Copy out exactly the stretch below, from the line with "12 ©Jari Kuusistowww.scr.fi" through the line with "Radio Flyer (Original Score) by Hans Zimmer", both included; the pictures stay out.

-------- Recorded information

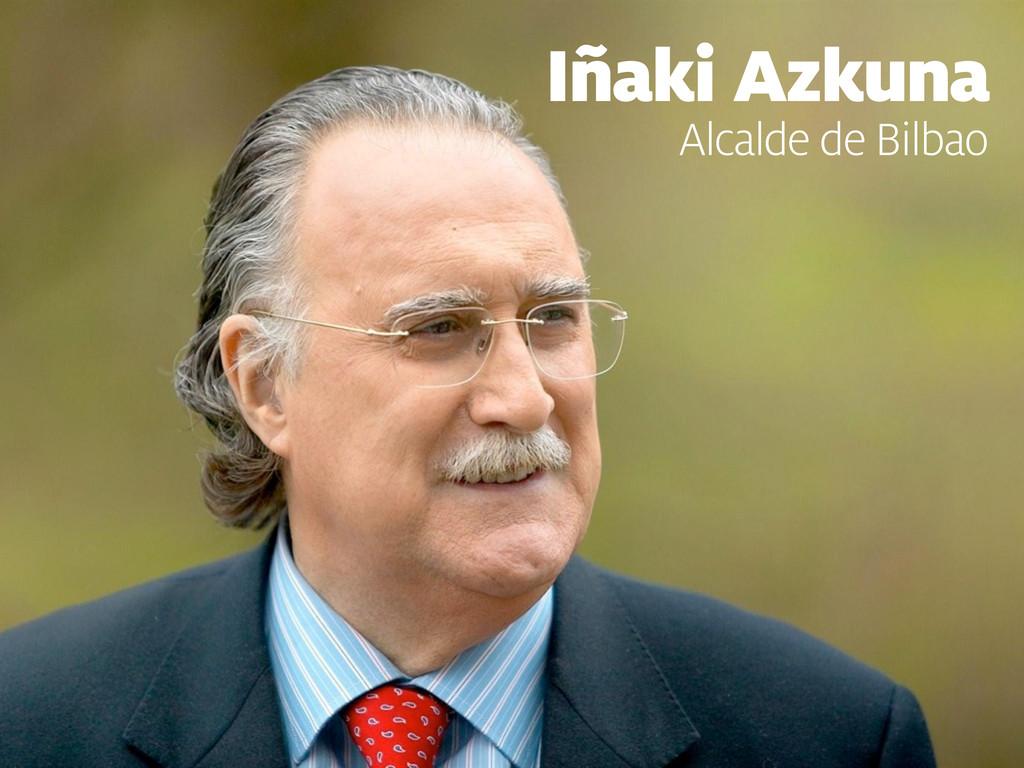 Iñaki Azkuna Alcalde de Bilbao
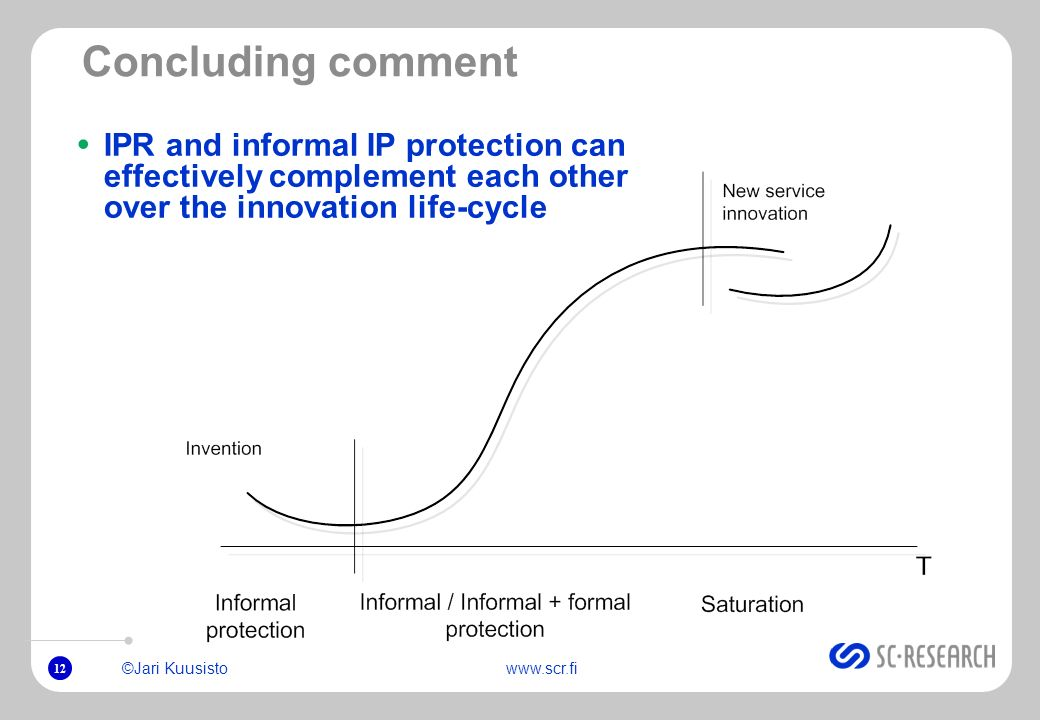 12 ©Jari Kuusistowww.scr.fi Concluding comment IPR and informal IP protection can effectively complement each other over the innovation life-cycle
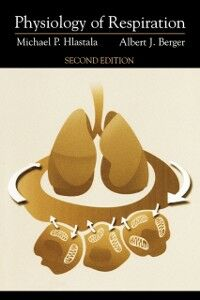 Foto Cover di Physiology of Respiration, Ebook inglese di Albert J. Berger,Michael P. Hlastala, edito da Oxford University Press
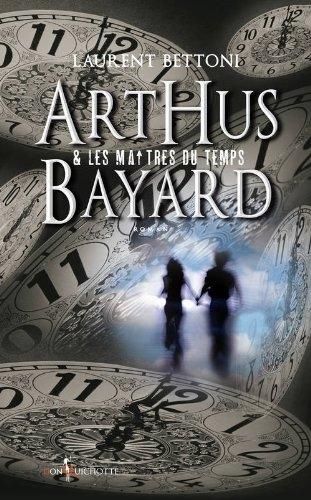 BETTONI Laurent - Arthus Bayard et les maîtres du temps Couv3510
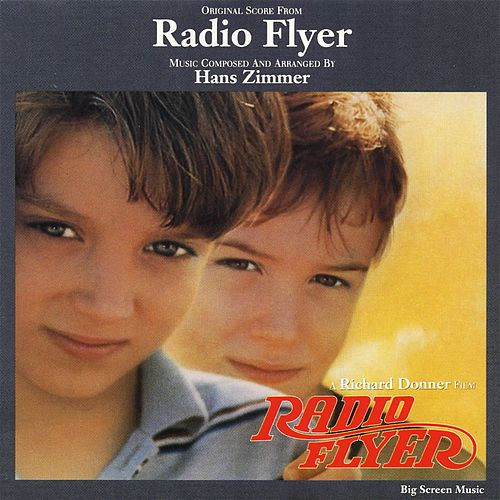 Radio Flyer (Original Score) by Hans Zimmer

----------------
-------- Recorded information

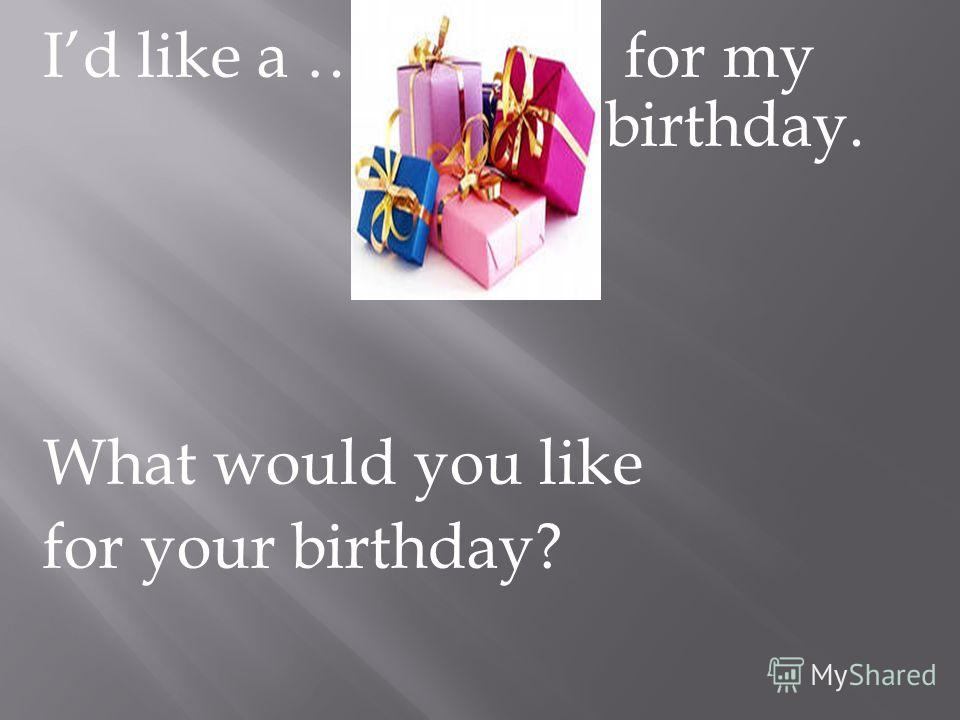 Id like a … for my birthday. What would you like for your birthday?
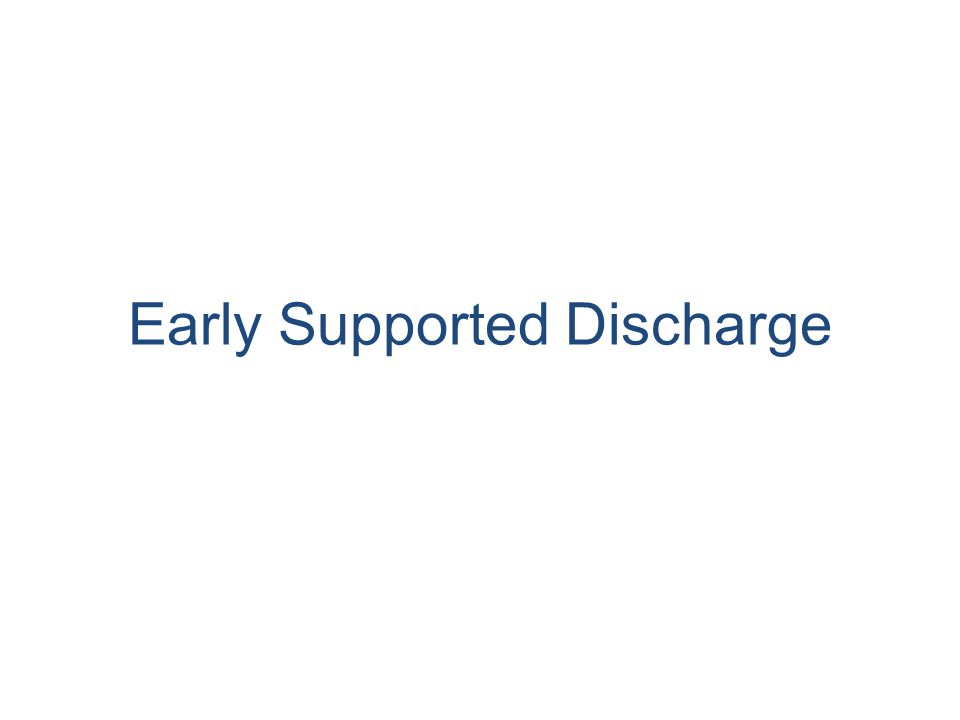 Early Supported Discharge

----------------

→ **Solution for this task**
 12 ©Jari Kuusistowww.scr.fi Concluding comment IPR and informal IP protection can effectively complement each other over the innovation life-cycle
 Foto Cover di Physiology of Respiration, Ebook inglese di Albert J. Berger,Michael P. Hlastala, edito da Oxford University Press
 BETTONI Laurent - Arthus Bayard et les maîtres du temps Couv3510
 Radio Flyer (Original Score) by Hans Zimmer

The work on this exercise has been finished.